(EXCERPT PROVIDED):
★ ★ ★ ★ ★ ★ ★

More than 11,000 visitors have arrived in Tasmania since its border restrictions were dropped, according to official figures.
The news will come as a welcome relief to Hobart Airport, which saw inbound passengers slump to just 780 in April.
Australian Aviation previously reported how Qantas and Jetstar will restart 84 weekly return services between Tasmania and Melbourne when the border opens.
The announcement, which amounts to more than 12,000 weekly seats, will also allow Qantas to reopen its Club Lounge in Hobart and Regional Lounges in Devonport and Launceston from 2 December.
From later this month, Jetstar will resume flights between Melbourne and Launceston with 19 weekly services, and increase frequencies between Melbourne and Hobart with 26 weekly services, up from just five in October.
Qantas, meanwhile, will resume flights on three routes, with 14 weekly services between Melbourne and Launceston, 13 between Melbourne and Hobart, and 12 between Melbourne and Devonport.
It follows Virgin also bringing forward the reintroduction of four-times-weekly services between Melbourne-Hobart and Melbourne-Launceston.
The services will commence on 27 November and move to operate daily from 14 December.
The airline also said it would reintroduce twice weekly services between Brisbane-Launceston from 23 November and increase these up to daily services throughout the peak Christmas and summer holiday period.
Australian Aviation also previously reported how flights between Tasmania and New Zealand would restart in January for the first time since 1996.
Prime Minister Scott Morrison announced the deal that will include 130 direct flights from Hobart each year, with three departing per week in warmer months, and two in winter.

★ ★ ★ ★ ★ ★ ★

(RECORDS SHOWN):
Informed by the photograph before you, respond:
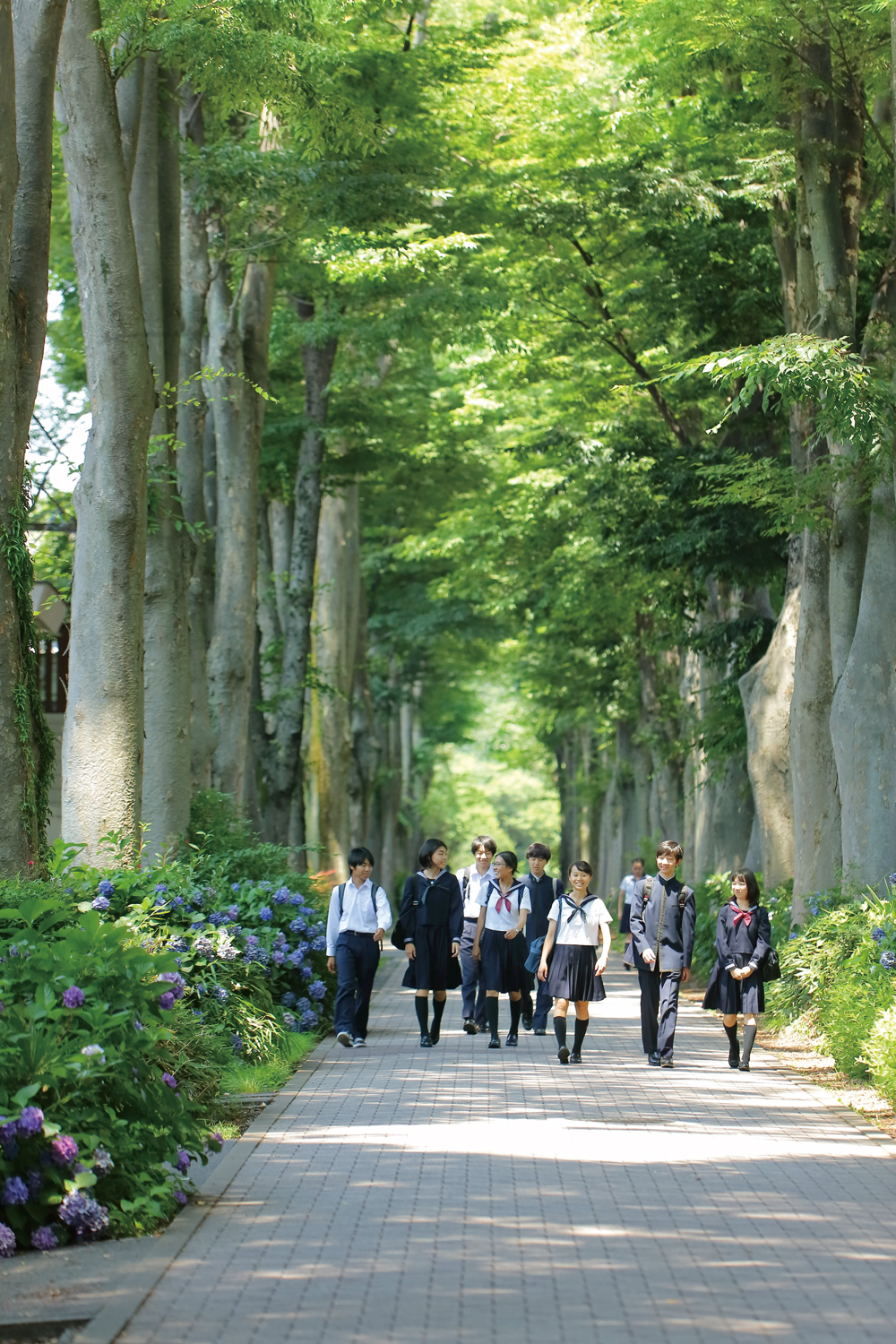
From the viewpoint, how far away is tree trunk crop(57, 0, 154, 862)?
11.6m

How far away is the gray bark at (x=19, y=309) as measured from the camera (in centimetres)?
903

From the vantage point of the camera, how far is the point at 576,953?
40.7 feet

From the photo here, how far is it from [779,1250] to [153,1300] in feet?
8.13

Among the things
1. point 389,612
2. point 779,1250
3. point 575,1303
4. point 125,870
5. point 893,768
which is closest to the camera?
point 575,1303

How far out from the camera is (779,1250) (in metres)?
6.26

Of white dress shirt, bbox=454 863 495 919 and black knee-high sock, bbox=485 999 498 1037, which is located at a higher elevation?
white dress shirt, bbox=454 863 495 919

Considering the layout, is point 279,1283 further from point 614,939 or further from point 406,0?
point 614,939

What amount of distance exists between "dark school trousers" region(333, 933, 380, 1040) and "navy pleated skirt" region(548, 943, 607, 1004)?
1.77 metres

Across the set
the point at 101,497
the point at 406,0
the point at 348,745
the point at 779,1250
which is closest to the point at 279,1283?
the point at 779,1250

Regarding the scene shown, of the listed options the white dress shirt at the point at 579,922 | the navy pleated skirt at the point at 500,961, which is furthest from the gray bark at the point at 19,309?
the navy pleated skirt at the point at 500,961

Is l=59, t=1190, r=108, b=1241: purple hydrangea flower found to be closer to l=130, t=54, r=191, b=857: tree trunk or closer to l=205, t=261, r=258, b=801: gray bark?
l=130, t=54, r=191, b=857: tree trunk

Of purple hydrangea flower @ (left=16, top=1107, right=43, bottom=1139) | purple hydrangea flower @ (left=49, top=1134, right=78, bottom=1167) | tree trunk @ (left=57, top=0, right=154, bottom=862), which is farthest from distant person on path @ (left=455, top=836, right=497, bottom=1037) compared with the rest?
purple hydrangea flower @ (left=16, top=1107, right=43, bottom=1139)

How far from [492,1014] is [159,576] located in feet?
16.1

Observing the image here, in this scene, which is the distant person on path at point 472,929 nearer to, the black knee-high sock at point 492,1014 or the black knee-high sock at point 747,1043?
the black knee-high sock at point 492,1014
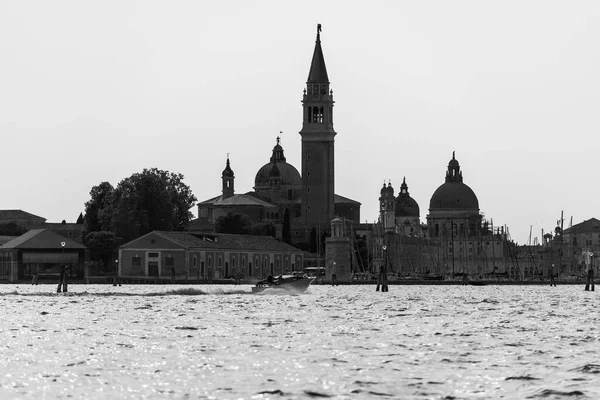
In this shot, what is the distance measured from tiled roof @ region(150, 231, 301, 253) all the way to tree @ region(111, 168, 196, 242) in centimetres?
601

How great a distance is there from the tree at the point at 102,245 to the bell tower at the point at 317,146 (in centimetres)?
4936

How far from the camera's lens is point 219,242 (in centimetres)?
13775

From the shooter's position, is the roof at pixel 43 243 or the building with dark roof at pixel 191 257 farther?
the roof at pixel 43 243

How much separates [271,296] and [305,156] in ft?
351

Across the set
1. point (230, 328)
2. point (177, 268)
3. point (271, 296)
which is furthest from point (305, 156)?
point (230, 328)

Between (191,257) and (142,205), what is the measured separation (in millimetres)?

★ ★ ★ ★ ★ ★ ★

(WHAT IS BEING ASKED):
Answer these questions from the article on Tasmania's reopened border:
1. How many inbound passengers did Hobart Airport see in April?
2. From what date will Qantas reopen its Club Lounge in Hobart and its Regional Lounges in Devonport and Launceston?
3. How many direct flights from Hobart each year does the deal announced by Scott Morrison include?

(SOLUTION):
1. 780
2. 2 December
3. 130